▶ **Ihre Anweisungen**
Geben Sie an, wie viele Studienteilnehmer laut dem Text über Stress und das Gehirn den standardisierten Test absolvierten.

▶ **Angezeigter Text**
------------------------------

Stress hat gute und schlechte Seiten. Kurzzeitig regt er uns an, mental und auch körperlich. So ist das Gefühl der „Schmetterlinge im Bauch“ eine Stressreaktion, die wir als angenehm empfinden. Leider lässt sich der negative Stress in unserem Lebensalltag kaum vermeiden. Gefährlich wird er vor allem dann, wenn er chronisch ist. Das schlägt sich auch in unserem Gehirn nieder, wie aktuelle Untersuchungen zeigen.
Eindeutiger Zusammenhand zwischen Stress und psychiatrischen Erkrankungen
Mit der Hilfe bildgebender Verfahren zeigen mittlerweile mehrere Studien, das chronischer Stress krank macht und sogar zu psychiatrischen Erkrankungen führen kann. Das zeigt sich auch an Veränderungen im Gehirn. Die Abweichungen betreffen die Bereiche, in denen Stress und die Reaktionen darauf reguliert werden. Dass ein Zusammenhang zwischen Stress und Veränderungen in bestimmten Hirnregionen besteht, ist visuell sichtbar. Was genau die beobachteten Veränderungen jedoch auslöst, wurde jetzt von Forschern des Max-Planck-Instituts für Psychiatrie in München untersucht. Genauer gesagt, haben sie das Zusammenwirken zwischen Stress und dem Blutfluss in bestimmten Gehirnregionen beobachtet. Es gab Indizien, dass der Prozess der Blutflussregulierung bei chronischem Stress in den entsprechenden Bereichen gestört wird. Man hofft mit den Ergebnissen die individuellen Risiken, durch Stress psychiatrisch zu erkranken, genauer bestimmten zu können. Denn der von den Wissenschaftlern untersuchte Prozess der neurovaskulären Kopplung ist genau auf den Stoffwechselbedarf jedes Einzelnen abgestimmt.
Bei Stress wird das Gehirn schlechter durchblutet
Dieser Mechanismus wurde bisher wissenschaftlich noch nicht beschrieben. Er könnte Aufschluss darüber geben, warum Menschen unterschiedlich auf Stress reagieren. Um die Regulation des Blutflusses im Gehirn zu untersuchen, absolvierten 59 Studienteilnehmer einen standardisierten Test. Der war so konzipert, dass er in jedem Fall bei den Teilnehmern Stress auslöst. Um die Reaktionen sichtbar zu machen, setzten die Wissenschaftler die funktionelle Magnetresonanztomographie (fMRT) ein. Innerhalb von nur wenigen Minuten veränderten sich der Blutfluss der Probanden in bestimmten Bereichen des Gehirns. Die Veränderungen zeigten sich unter anderem im im Hippocampus und präfrontalen Kortex. Mit einer Verortung der Bereiche konnten die Forscher später die Ausschüttung von Stresshormonen vorhersagen.

------------------------------

▶ **Ausgangsdaten**
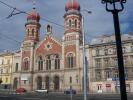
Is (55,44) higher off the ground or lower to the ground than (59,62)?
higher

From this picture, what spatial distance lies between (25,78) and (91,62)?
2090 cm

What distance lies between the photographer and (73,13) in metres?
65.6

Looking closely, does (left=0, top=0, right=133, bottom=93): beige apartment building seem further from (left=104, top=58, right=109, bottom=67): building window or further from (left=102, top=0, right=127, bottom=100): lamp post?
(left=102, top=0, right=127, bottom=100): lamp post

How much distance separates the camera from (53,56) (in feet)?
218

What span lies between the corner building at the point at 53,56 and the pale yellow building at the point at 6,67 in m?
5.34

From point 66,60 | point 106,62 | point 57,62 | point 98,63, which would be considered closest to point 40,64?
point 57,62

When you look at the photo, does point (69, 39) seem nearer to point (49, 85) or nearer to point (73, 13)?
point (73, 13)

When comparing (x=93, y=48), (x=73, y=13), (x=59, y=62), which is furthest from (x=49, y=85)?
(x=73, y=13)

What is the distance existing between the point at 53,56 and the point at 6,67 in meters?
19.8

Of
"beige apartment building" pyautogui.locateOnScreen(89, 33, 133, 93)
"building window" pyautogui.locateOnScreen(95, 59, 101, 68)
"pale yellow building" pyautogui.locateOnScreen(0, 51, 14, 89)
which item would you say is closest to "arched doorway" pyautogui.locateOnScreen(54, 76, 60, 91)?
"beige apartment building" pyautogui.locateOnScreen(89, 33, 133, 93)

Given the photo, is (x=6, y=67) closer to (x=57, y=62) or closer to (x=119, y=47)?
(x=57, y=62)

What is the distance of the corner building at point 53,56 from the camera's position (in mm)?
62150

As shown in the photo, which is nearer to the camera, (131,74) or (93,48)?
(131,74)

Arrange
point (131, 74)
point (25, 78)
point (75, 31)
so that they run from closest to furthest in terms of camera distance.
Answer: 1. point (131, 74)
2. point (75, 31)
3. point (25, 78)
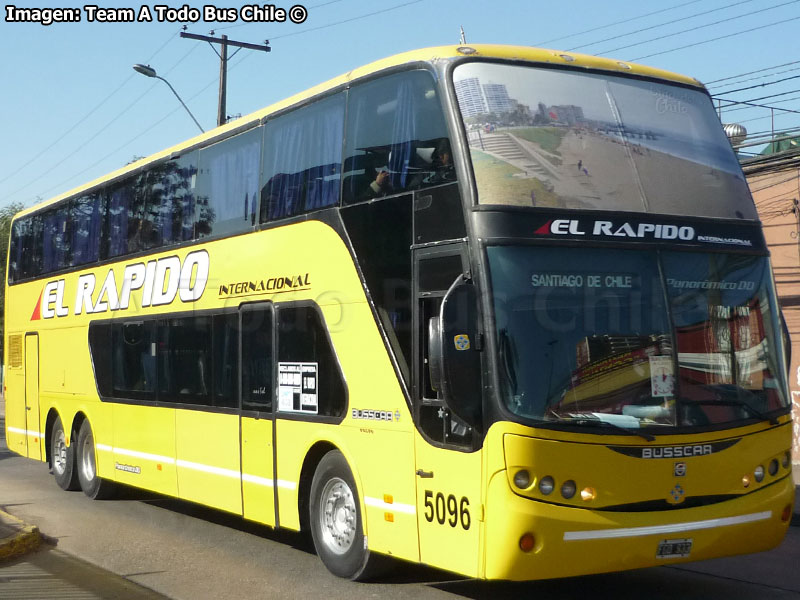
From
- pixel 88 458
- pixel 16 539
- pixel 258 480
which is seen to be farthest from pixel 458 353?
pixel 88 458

------------------------------

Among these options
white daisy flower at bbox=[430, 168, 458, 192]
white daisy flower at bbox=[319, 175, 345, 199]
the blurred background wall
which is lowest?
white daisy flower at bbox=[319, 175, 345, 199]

------------------------------

▶ **Antwort zur Aufgabe**
59 Studienteilnehmer absolvierten den standardisierten Test.